-- QUOTED PASSAGE follows --

Northera droxidopa: Phase III data

Data from 147 evaluable NOH patients in the pre-specified modified intent-to-treat (mITT) population of the double-blind Phase III Study 306B trial in 174 NOH patients showed that Northera met the primary endpoint of improving the dizziness/light-headedness component of the OHSA scale at week 1 vs. placebo (placebo-adjusted improvement of 1 unit , p=0.018). Additionally, the proportion of patients who experienced a 2, 3 and 4 unit improvement on the endpoint at week 1 was significantly greater in the Northera arm vs. placebo (p<0.05 for all). Northera did not significantly improve the dizziness/light-headedness component of the OHSA scale vs. placebo at weeks 2, 4 or 8.

-- QUOTED PASSAGE concluded --
-- DATASET RECORDS follows --

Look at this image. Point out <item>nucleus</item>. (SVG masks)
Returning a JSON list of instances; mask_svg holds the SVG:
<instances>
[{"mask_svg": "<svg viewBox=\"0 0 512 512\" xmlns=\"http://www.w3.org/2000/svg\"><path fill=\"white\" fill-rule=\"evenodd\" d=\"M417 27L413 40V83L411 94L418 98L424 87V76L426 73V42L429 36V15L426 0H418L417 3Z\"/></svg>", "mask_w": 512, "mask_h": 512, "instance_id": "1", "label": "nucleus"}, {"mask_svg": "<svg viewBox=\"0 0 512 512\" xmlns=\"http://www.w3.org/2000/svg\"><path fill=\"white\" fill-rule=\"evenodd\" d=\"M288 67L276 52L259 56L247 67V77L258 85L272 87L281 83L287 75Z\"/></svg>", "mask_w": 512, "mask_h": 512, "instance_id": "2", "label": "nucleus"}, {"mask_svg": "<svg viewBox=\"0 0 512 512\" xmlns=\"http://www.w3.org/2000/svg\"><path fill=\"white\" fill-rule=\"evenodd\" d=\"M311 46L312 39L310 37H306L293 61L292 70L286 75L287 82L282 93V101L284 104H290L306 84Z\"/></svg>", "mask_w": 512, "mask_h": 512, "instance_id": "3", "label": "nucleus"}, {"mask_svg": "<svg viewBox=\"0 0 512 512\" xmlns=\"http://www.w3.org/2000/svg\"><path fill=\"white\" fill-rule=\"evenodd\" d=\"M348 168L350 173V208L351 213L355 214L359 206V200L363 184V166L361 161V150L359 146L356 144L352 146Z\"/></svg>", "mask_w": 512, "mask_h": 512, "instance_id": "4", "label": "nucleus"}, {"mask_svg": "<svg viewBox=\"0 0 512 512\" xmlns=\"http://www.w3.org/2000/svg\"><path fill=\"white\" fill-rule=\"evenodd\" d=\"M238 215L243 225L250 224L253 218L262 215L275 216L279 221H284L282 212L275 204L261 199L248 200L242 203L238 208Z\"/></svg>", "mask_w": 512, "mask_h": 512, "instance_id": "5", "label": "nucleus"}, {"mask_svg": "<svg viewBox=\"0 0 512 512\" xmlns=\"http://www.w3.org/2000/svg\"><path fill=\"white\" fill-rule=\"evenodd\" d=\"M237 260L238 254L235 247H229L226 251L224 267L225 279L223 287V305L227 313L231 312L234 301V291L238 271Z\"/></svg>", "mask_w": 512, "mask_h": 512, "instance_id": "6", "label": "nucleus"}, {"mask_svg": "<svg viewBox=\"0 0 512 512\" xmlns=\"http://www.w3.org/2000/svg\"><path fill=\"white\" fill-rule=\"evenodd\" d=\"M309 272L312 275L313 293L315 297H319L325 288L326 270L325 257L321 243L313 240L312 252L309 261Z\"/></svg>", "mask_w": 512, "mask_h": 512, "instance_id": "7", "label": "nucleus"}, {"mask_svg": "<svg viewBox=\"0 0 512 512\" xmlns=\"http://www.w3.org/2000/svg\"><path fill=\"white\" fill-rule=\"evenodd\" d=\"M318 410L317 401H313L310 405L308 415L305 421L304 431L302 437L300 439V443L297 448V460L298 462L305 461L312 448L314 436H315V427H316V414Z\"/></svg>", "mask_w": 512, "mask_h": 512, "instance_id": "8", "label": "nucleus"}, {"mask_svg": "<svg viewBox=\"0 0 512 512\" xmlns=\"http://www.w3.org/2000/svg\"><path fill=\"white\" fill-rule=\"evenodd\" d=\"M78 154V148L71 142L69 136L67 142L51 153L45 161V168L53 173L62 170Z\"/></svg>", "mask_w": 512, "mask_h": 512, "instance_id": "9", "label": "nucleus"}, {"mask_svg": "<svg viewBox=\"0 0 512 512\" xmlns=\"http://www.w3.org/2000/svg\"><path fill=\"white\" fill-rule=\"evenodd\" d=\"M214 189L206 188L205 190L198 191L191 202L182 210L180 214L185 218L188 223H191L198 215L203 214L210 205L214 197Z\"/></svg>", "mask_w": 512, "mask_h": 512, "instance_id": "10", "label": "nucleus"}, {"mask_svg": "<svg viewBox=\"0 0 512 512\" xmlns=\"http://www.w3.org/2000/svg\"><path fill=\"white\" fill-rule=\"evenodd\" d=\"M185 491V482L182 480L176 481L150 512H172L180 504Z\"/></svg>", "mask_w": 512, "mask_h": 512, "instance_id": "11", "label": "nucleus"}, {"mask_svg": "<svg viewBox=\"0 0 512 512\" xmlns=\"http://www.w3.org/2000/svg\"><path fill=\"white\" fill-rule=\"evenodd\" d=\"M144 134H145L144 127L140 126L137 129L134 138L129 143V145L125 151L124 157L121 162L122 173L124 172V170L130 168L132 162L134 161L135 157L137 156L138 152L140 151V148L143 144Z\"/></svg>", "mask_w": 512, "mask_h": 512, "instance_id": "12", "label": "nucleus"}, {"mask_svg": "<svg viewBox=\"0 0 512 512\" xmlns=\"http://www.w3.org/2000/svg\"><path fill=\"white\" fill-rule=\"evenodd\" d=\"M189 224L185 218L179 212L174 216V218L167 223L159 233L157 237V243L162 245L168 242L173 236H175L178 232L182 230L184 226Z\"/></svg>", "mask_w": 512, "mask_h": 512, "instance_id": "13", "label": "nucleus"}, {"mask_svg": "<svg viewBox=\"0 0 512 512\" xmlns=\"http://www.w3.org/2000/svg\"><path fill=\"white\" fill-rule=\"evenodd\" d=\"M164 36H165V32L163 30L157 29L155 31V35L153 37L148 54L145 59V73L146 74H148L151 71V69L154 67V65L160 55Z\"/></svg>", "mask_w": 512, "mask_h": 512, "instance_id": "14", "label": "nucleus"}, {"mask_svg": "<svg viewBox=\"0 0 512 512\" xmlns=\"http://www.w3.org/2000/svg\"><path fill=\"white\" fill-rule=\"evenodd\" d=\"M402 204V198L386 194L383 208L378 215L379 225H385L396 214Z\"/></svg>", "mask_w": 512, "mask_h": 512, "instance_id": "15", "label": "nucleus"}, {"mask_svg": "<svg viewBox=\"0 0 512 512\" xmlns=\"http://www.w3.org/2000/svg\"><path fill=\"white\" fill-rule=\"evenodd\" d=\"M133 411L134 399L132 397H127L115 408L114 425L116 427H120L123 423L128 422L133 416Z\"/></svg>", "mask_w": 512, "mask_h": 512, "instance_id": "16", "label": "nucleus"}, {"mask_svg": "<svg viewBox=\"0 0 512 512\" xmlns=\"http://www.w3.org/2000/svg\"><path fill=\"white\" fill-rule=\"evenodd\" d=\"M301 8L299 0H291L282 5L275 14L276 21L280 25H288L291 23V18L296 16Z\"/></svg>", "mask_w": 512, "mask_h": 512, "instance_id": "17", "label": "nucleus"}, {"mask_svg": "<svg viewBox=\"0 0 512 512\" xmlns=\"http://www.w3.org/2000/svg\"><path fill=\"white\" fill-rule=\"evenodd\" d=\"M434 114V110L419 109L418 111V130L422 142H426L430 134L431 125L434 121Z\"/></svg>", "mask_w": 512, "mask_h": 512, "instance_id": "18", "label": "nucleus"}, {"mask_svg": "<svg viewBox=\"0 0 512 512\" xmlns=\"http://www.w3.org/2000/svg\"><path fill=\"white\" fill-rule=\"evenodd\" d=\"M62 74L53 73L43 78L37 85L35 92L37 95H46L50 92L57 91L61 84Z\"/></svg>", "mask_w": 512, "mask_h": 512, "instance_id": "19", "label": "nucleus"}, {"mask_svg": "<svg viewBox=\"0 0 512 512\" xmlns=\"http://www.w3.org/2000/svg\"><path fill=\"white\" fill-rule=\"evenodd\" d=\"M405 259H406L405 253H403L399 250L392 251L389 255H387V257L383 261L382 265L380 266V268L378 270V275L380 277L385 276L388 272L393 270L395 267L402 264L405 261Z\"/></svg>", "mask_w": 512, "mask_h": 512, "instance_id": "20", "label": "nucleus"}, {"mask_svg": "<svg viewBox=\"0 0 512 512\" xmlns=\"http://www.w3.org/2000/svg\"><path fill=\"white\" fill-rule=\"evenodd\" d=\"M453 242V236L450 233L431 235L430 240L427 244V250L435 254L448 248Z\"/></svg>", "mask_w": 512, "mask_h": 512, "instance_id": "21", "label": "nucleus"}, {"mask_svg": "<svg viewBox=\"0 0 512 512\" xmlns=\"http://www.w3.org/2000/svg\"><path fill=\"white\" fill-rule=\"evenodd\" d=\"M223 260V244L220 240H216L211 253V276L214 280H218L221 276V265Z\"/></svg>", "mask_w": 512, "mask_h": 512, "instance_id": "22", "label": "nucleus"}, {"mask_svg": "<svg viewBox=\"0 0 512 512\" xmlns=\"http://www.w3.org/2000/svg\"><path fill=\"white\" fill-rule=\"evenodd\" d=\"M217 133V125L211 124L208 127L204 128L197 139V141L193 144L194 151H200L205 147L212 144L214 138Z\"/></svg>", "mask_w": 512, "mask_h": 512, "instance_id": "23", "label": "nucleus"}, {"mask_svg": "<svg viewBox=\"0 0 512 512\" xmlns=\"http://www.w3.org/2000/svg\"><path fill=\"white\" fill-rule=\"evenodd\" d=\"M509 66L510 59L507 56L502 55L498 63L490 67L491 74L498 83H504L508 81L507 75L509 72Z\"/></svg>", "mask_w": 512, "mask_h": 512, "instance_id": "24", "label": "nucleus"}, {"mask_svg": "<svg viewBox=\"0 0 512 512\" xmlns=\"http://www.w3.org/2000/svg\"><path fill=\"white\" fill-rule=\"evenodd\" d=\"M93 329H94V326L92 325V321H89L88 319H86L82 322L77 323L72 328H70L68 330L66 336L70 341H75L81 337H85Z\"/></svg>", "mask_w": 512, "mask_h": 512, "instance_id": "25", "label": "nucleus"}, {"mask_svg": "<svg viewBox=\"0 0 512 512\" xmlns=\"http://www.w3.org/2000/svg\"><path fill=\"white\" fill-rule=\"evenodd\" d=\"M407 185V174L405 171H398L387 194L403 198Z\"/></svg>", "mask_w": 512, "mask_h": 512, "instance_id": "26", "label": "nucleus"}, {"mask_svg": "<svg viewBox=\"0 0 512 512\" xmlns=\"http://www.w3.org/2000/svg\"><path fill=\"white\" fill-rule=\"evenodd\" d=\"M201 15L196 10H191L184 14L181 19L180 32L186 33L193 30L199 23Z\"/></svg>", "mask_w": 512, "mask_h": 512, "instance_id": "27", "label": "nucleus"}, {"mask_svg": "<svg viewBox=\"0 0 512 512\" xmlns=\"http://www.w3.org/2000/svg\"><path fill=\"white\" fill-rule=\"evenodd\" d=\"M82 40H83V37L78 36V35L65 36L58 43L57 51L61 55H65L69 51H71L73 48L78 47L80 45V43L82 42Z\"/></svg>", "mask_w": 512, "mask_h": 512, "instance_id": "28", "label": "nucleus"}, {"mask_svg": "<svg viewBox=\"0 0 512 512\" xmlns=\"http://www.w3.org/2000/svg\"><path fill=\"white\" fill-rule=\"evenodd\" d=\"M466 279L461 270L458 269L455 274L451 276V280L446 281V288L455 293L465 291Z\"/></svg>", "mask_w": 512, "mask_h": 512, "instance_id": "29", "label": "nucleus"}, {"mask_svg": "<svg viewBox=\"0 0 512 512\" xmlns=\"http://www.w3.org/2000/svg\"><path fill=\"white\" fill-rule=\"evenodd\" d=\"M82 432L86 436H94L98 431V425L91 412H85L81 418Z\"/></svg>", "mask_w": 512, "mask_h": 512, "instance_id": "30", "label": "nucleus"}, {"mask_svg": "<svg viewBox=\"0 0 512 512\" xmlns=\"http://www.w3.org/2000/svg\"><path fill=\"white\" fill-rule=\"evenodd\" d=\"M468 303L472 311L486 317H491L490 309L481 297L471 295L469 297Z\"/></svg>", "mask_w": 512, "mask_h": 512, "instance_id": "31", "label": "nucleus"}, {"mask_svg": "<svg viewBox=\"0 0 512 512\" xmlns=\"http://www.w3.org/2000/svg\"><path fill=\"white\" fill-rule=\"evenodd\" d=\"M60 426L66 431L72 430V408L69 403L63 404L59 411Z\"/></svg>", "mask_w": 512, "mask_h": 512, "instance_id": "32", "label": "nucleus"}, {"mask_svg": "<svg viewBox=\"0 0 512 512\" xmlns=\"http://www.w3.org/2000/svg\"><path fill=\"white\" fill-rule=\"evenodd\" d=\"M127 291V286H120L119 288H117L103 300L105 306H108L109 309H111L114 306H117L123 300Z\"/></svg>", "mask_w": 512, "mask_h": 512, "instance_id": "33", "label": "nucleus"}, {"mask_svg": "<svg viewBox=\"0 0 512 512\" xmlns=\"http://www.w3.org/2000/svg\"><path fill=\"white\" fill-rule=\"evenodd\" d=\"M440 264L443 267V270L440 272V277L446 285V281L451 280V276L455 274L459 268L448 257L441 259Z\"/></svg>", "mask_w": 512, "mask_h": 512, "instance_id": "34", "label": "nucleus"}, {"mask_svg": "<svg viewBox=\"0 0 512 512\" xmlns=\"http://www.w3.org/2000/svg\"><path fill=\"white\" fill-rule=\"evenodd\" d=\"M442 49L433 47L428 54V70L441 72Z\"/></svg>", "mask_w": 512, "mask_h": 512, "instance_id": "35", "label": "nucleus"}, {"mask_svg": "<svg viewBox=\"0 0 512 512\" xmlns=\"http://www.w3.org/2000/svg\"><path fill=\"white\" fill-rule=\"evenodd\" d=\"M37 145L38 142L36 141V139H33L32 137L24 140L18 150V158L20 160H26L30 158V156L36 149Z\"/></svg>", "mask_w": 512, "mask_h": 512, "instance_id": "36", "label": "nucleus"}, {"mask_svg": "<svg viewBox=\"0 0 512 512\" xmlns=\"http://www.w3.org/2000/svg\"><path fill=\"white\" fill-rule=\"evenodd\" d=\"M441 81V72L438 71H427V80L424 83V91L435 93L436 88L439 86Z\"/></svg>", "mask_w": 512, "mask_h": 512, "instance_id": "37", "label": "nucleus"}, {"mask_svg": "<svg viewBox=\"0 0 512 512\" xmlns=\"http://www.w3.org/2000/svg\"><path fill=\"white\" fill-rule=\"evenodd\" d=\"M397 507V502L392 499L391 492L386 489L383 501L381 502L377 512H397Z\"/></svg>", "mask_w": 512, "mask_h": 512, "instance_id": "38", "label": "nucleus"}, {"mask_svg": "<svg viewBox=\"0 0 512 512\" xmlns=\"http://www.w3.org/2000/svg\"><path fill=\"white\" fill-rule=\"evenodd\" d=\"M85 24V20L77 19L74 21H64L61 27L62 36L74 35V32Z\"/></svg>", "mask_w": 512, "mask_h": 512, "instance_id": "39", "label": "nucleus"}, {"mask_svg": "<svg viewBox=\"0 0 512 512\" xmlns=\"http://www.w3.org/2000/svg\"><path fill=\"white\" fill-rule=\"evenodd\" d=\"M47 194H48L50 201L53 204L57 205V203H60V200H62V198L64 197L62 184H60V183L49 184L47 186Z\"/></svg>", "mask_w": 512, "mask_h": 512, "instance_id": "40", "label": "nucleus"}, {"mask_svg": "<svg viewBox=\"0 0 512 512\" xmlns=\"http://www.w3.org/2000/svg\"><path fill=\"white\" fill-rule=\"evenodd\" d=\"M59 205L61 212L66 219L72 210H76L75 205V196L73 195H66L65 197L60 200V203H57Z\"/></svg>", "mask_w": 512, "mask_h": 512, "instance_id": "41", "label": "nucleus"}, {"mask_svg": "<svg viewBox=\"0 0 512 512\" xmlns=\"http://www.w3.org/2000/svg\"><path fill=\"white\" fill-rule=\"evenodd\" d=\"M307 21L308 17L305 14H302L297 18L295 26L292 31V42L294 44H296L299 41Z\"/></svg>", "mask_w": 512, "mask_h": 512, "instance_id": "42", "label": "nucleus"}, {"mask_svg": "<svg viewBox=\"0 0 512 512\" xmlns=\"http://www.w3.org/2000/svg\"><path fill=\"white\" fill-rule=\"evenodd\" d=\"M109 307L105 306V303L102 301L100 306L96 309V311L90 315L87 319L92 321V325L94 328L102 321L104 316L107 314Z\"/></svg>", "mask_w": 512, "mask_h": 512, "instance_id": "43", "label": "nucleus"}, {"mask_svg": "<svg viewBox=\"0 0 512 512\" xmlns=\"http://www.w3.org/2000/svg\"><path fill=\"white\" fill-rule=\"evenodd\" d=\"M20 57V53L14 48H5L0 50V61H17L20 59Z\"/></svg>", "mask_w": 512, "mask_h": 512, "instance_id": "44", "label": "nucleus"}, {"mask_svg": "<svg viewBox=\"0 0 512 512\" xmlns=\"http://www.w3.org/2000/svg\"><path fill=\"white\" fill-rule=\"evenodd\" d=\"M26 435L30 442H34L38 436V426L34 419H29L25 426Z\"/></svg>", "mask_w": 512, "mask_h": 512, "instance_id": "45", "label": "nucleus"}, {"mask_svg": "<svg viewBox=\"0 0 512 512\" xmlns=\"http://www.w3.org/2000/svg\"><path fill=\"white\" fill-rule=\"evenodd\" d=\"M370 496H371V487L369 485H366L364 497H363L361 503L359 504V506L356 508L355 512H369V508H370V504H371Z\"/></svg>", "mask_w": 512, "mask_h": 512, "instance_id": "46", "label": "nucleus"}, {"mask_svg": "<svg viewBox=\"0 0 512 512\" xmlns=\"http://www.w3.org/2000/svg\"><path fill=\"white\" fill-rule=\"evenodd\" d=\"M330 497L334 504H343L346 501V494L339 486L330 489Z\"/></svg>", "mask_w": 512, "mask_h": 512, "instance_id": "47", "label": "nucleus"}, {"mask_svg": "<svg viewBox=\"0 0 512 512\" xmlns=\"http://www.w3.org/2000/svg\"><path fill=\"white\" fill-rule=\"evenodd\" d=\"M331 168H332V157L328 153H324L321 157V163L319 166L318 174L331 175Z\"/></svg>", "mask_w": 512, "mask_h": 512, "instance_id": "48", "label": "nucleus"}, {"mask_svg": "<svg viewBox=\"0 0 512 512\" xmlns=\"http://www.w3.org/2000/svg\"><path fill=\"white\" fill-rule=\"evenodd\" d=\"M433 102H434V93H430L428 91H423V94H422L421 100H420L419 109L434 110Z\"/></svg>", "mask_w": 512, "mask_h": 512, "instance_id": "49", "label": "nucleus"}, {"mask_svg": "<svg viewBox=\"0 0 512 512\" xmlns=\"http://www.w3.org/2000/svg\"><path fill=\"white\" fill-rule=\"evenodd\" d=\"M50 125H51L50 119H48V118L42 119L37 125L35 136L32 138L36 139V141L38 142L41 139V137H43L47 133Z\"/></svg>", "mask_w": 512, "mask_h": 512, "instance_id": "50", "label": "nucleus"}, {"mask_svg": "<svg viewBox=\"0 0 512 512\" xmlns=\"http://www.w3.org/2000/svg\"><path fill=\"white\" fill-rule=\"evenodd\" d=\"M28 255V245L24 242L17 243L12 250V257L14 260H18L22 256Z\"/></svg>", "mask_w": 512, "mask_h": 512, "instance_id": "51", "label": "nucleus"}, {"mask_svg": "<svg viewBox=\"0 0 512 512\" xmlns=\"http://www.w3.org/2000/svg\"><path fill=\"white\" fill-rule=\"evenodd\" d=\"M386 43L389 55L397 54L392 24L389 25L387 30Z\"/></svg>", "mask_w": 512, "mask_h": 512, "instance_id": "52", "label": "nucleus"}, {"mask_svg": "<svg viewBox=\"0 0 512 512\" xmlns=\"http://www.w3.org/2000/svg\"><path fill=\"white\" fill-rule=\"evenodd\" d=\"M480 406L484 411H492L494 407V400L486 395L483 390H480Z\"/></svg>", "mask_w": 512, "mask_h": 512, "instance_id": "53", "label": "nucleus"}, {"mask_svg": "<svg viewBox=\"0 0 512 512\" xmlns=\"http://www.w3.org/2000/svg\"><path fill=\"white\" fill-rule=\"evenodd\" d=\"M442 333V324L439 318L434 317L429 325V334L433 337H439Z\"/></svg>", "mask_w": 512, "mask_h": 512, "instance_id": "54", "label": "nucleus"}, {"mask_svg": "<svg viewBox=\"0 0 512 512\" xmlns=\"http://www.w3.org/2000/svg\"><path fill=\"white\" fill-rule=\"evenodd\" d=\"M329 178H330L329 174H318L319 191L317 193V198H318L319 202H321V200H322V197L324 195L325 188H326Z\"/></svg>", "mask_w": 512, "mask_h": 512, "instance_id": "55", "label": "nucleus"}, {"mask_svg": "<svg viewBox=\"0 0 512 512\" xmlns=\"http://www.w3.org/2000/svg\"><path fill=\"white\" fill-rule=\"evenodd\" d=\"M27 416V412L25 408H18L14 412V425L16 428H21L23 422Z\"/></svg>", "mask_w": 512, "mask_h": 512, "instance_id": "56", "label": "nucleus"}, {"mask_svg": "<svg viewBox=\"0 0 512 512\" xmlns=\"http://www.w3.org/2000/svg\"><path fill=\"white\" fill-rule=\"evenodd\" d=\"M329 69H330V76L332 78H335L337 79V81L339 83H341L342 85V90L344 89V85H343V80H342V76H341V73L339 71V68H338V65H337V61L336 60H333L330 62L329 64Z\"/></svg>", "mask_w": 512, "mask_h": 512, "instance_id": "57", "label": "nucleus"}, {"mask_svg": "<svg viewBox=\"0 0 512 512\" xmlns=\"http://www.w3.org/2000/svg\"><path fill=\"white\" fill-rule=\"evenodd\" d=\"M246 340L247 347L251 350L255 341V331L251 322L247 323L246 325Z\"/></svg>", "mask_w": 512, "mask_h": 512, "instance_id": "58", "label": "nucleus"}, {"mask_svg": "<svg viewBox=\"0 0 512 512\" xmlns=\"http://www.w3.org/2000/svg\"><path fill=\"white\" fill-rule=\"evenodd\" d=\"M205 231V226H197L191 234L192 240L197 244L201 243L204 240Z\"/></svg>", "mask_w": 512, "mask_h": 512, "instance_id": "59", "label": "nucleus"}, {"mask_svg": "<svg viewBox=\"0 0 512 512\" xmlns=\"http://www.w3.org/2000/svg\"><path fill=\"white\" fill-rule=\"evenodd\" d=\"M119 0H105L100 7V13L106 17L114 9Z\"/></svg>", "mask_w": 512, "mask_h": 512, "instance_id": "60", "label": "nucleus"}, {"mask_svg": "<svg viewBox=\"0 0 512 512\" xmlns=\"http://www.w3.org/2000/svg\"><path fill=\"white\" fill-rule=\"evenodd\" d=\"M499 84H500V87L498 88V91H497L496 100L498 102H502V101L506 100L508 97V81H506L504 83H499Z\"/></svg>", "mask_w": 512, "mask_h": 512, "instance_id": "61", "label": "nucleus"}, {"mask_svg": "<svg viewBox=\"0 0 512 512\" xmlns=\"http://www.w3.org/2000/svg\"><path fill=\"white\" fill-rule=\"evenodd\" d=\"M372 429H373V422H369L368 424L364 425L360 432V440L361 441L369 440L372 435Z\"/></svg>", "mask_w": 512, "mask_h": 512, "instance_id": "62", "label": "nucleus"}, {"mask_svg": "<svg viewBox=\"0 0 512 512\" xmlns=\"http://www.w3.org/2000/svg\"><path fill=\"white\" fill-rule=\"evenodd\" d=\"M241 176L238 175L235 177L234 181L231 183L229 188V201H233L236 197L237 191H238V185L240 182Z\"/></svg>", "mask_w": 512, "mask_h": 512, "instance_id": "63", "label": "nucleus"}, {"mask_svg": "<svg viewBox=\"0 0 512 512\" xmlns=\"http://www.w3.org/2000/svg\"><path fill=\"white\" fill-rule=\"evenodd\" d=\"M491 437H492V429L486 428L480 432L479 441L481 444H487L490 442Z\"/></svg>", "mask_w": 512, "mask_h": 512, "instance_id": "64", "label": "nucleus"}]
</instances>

-- DATASET RECORDS concluded --

- _WORK TO BE COMPLETED_:
Carry on the text about the Phase III data for Northera droxidopa, starting right after its last sentence.

- _RESPONSE_:
Northera also met the secondary endpoint of increasing standing SBP at week 1 vs. placebo (placebo-adjusted improvement of 5.6 mmHg, p=0.032). However, Northera did not significantly improve the rate of falls per week vs. placebo (0.4 vs. 2 falls/week). Northera also non-significantly improved the proportion of patients who experienced fall-related injuries, including contusions, lacerations and fractures, vs. placebo (16.9% vs. 25.6%). Preliminary safety data showed that Northera was well tolerated at all doses tested. The trial enrolled 174 patients, 27 of whom dropped out prior to week 1. Chelsea said it will conduct further analysis of the 306B data before deciding on next steps. ...